Şükran duyulacak her şeyi Türkiye’ye borçluyuz!..
-Türkiye sayesinde kurtulduk!..
-Türkiye sayesinde kamu maaşları ödeniyor!..
-Türkiye sayesinde yol, hastane, okul ve tabii ki cami yapılıyor!..
-Türkiye sayesinde bir Filistin değiliz!..
Peki, bu düzen ve sistem?
-O bizim suçumuz!..
Neden?
-İyi yönetemedik!..
Peki, çözümsüzlük?
-O da Rumlar’ın suçu, çözüm istemiyorlar!..
Ne kadar kolay değil mi?
Her şeyimizi Türkiye’ye borçluyuz ama geldiğimiz durumun suçlusu ya biz Kıbrıslı Türkleriz ya da Kıbrıslı Rumlar!..
Ben böyle bir ülke ve insan topluluğu bulsam değil 45 yıl, 45 bin yıl bu topraklardan kaçmam!..
Sevap hep benim günah ise bu topraklarda yaşayanların!..
Evet, bir Filistin değiliz ama bir Kıbrıs Cumhuriyeti de değiliz!..
Bunu soran veya sorgulayan yok!..
Sürekli bir şekilde kötüyü gösterip şükran pozisyonu almamızı istiyorlar!..
Kardeşim bir kere de iyiyi gösterip “Neden” diye sormamıza fırsat versenize!..
-Neden biz normal bir ülke değiliz?
-Neden Merkez Bankası Başkanı’nı biz atayamıyoruz?
-Neden GKK’nın başına kimin geçeceğine biz karar veremiyoruz?

◆ ◆ ◆ ◆ ◆ ◆ ◆

> _Alıştırma Yönergesi_
Türkiye’ye şükran konulu metne göre şu üç ifadenin doğru olup olmadığını belirtin. Her biri için evet ya da hayır deyin ve kararı belirleyen sözleri metinden aynen aktarın.
1. Kamu maaşlarının Türkiye sayesinde ödendiği söyleniyor.
2. Çözümsüzlüğün suçu Türkiye’ye yükleniyor.
3. Merkez Bankası Başkanı’nı Kıbrıslı Türklerin kendilerinin atayabildiği belirtiliyor.
Bu malzeme başka bir kaynaktan alınmıştır.

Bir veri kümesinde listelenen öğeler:
◆ ◆ ◆ ◆ ◆ ◆ ◆

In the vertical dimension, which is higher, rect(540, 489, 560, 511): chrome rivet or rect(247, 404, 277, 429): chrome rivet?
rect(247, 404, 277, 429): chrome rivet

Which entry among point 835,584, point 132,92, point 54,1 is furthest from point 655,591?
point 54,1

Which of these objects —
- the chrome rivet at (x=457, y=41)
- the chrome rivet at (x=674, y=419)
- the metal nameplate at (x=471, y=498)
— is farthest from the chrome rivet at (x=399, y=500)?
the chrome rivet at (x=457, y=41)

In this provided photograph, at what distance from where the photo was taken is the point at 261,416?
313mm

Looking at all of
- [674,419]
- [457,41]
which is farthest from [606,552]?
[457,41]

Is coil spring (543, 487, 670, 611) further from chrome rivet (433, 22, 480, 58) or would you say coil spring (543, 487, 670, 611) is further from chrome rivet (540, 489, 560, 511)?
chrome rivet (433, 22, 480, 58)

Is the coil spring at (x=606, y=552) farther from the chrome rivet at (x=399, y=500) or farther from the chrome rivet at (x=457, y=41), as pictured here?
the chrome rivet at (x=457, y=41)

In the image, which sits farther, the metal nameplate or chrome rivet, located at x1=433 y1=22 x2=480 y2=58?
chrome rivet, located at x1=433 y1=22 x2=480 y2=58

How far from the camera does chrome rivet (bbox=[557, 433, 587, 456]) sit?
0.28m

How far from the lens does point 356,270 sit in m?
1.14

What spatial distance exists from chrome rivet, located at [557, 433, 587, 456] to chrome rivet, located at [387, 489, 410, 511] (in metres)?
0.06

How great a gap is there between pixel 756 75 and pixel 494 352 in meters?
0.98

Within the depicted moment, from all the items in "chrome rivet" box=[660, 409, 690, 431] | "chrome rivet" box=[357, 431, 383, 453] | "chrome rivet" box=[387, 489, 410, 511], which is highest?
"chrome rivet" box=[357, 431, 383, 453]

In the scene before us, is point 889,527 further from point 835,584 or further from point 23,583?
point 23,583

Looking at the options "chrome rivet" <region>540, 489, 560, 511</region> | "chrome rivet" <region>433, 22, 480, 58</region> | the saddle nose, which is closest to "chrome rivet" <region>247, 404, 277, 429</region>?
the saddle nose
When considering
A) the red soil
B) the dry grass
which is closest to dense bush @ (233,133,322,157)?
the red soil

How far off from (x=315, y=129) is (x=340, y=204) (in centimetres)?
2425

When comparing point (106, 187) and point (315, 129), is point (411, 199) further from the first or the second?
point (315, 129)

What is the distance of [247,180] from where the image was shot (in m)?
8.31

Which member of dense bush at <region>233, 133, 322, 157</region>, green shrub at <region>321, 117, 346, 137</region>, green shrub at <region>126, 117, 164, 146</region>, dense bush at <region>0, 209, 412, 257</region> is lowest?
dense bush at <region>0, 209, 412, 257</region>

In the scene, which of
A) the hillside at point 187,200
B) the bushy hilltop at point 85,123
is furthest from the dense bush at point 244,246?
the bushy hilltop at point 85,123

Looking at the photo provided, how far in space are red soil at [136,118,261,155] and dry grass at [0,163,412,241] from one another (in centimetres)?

◆ ◆ ◆ ◆ ◆ ◆ ◆

> _Tam Cevap_
1. Evet: “Türkiye sayesinde kamu maaşları ödeniyor!..”
2. Hayır: “O da Rumlar’ın suçu, çözüm istemiyorlar!..”
3. Hayır: “Neden Merkez Bankası Başkanı’nı biz atayamıyoruz?”